> **To be done**
Take everything from the line containing "Higher off the" down to the line containing "t-shirt sleeve @ region(58, 203, 73, 227), black" and write those lines out again with "positioned" changed to "ranked", leaving the rest untouched.
--- start Data records ---
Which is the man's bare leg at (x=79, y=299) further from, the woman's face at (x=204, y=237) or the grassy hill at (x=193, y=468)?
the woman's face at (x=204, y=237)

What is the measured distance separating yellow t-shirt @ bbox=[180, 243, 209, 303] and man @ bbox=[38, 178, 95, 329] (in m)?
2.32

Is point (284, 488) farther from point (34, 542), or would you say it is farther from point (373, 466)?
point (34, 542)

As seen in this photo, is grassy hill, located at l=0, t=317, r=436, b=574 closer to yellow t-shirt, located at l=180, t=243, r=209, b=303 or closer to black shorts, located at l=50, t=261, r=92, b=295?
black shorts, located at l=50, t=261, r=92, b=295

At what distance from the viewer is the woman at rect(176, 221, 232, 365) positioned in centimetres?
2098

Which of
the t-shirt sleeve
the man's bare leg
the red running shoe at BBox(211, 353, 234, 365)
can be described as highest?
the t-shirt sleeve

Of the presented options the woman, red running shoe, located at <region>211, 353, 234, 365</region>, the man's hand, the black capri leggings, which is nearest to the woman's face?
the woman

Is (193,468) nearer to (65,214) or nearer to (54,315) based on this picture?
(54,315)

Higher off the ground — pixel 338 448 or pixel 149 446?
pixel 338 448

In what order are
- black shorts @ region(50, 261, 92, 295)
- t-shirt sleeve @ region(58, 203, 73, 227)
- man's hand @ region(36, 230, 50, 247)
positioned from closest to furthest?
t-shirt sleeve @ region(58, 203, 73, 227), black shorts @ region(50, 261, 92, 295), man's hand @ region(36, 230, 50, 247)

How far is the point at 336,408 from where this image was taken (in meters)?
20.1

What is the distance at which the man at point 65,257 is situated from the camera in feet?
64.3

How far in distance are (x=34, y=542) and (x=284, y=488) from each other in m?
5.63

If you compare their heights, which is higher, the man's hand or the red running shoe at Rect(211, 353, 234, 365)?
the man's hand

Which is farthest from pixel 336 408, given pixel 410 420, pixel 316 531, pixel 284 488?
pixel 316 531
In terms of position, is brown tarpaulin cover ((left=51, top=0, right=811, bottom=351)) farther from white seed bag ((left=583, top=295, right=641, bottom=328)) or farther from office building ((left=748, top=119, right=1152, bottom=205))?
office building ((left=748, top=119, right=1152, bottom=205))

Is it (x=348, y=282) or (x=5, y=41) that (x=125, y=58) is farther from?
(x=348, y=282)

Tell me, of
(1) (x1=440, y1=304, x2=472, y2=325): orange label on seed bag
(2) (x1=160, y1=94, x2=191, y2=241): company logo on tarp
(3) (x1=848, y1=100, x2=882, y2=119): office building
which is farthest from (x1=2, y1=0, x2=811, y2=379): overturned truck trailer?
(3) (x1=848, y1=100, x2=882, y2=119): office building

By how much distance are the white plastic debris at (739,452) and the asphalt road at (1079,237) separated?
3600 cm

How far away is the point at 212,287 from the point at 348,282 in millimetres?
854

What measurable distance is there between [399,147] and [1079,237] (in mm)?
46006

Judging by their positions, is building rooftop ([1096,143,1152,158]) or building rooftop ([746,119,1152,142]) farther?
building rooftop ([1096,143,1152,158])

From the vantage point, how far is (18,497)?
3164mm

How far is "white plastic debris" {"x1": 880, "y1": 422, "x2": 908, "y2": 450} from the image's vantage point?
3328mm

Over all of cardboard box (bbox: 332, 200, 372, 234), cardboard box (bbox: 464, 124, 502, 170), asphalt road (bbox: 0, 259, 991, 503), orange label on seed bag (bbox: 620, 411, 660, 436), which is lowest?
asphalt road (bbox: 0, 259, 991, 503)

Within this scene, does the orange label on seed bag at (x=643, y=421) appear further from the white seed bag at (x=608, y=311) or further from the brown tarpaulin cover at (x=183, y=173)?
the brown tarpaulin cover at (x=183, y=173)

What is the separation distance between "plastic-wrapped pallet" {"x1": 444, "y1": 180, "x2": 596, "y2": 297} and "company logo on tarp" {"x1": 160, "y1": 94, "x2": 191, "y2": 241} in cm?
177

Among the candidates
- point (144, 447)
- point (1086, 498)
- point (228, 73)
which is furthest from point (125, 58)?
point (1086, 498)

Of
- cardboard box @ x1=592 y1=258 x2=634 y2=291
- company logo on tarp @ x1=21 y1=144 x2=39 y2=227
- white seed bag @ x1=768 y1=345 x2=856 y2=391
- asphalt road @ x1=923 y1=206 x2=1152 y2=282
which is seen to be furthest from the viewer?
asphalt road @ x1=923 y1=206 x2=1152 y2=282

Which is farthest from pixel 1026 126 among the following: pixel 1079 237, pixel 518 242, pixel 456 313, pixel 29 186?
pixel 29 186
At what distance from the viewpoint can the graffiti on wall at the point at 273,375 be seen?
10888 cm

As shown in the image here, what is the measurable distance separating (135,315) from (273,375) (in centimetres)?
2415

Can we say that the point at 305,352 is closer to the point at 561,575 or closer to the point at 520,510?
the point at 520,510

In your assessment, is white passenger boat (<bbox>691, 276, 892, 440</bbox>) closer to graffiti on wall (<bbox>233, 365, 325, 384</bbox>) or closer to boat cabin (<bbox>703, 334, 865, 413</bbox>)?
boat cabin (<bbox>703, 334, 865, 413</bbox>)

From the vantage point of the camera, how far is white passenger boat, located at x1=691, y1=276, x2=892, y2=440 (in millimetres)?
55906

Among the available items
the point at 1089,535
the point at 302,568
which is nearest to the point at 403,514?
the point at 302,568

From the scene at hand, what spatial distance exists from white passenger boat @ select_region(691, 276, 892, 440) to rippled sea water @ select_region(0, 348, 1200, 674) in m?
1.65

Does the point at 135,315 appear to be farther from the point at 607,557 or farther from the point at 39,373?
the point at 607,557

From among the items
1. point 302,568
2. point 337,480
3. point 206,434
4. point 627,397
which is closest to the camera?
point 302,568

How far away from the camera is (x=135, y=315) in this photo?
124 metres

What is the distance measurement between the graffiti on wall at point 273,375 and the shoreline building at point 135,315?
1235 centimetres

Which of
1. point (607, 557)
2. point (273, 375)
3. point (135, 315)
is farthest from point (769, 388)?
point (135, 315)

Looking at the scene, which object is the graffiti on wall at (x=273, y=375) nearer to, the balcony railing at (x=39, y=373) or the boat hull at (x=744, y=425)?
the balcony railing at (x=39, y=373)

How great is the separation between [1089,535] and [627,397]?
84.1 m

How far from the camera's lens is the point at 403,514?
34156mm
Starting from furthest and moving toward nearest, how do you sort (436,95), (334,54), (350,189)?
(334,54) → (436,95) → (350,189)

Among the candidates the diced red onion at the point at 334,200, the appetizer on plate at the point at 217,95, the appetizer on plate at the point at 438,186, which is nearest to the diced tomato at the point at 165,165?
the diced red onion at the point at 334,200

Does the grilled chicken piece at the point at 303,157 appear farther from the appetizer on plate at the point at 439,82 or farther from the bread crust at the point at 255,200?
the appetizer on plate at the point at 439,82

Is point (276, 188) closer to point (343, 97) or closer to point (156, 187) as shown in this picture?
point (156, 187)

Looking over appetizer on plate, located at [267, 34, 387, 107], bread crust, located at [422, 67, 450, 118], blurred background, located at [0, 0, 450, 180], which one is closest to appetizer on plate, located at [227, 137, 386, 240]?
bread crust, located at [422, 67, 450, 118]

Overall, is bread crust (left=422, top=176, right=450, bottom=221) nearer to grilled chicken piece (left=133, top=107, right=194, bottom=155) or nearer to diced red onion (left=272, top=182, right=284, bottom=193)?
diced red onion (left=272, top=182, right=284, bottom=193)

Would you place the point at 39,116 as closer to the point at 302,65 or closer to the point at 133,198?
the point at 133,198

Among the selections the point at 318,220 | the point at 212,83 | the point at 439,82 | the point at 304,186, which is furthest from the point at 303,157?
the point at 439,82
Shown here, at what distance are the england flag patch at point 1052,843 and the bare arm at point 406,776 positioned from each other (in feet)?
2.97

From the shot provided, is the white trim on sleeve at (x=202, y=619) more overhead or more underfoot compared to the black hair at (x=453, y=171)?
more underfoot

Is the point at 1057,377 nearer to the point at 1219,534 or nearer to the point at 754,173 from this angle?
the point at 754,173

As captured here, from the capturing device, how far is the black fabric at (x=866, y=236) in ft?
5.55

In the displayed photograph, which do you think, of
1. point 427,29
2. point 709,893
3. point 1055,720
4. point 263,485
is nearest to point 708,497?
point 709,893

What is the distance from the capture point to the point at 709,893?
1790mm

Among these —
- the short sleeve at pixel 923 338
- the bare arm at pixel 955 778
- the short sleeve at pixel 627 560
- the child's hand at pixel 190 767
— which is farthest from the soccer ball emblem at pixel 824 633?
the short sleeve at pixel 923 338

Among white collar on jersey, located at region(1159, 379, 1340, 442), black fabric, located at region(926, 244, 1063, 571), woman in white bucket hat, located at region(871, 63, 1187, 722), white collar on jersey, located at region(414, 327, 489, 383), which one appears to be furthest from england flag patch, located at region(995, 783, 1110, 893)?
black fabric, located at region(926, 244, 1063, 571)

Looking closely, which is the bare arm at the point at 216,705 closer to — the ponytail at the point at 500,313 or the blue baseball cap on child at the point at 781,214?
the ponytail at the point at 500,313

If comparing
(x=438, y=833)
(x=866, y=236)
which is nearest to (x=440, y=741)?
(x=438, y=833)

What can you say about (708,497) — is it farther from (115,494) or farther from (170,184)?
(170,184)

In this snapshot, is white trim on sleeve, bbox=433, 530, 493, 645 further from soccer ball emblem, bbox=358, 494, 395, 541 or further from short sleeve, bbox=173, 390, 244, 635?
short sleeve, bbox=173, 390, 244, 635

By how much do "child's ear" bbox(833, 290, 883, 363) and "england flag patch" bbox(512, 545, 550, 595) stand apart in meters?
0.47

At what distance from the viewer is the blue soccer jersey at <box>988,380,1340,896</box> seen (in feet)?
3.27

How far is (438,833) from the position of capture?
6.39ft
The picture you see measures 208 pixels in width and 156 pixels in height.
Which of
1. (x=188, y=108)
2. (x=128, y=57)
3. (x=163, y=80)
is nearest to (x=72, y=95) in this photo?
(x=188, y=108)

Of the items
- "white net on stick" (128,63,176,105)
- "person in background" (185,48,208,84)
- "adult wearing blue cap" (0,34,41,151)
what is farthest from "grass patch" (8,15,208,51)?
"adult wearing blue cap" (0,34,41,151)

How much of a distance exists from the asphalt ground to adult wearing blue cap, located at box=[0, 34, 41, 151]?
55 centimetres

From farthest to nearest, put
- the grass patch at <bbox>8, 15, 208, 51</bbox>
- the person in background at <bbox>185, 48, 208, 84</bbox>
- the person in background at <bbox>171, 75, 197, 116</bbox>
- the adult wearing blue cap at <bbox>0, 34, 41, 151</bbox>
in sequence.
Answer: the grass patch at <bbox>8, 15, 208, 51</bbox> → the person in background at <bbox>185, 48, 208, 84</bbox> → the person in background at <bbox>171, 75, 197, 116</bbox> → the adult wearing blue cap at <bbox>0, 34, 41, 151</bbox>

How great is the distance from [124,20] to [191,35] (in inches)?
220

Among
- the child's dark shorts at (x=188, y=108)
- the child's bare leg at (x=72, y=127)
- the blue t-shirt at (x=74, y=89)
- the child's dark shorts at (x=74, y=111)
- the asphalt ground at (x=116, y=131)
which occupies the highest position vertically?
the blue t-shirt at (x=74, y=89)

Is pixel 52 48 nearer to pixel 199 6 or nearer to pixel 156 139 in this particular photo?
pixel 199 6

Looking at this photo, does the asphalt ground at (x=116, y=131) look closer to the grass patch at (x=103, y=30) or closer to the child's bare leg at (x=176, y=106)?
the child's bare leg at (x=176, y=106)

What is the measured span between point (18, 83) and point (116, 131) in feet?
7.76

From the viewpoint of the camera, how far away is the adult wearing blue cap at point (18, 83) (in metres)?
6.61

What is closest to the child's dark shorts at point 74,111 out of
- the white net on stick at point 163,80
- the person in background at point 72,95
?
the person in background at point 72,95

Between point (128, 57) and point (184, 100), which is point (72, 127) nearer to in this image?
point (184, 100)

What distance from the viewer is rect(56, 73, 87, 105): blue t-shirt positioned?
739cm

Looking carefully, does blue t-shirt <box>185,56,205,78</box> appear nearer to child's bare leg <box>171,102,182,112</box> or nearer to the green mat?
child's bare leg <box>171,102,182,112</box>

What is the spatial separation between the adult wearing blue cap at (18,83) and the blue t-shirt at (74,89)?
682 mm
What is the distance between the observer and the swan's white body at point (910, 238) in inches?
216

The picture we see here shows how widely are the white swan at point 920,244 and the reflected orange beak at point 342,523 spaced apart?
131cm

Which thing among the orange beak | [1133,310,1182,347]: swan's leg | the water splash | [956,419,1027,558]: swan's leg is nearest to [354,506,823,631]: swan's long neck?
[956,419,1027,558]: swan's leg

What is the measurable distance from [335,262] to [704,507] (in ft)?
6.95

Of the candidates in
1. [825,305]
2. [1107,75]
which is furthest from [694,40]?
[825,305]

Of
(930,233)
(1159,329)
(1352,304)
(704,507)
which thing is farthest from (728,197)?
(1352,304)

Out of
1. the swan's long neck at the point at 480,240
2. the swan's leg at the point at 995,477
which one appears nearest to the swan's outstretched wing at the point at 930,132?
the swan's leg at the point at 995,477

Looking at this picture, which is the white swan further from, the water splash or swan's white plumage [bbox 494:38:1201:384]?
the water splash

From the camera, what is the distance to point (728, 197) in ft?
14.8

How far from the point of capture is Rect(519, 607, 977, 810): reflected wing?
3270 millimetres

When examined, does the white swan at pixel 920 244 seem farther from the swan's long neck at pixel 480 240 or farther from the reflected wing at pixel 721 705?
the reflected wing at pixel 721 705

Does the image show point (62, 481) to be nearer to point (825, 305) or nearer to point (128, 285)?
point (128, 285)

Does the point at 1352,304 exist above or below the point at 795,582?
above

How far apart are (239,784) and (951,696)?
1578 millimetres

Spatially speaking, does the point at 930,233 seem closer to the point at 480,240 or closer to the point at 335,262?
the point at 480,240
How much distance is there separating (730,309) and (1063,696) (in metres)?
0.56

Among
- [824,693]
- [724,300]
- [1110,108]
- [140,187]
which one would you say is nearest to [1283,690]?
--- end Data records ---
> **Exercise response**
Higher off the ground — pixel 338 448 or pixel 149 446?
pixel 338 448

In what order are
- black shorts @ region(50, 261, 92, 295)
- t-shirt sleeve @ region(58, 203, 73, 227)
- man's hand @ region(36, 230, 50, 247)
ranked from closest to furthest?
t-shirt sleeve @ region(58, 203, 73, 227), black shorts @ region(50, 261, 92, 295), man's hand @ region(36, 230, 50, 247)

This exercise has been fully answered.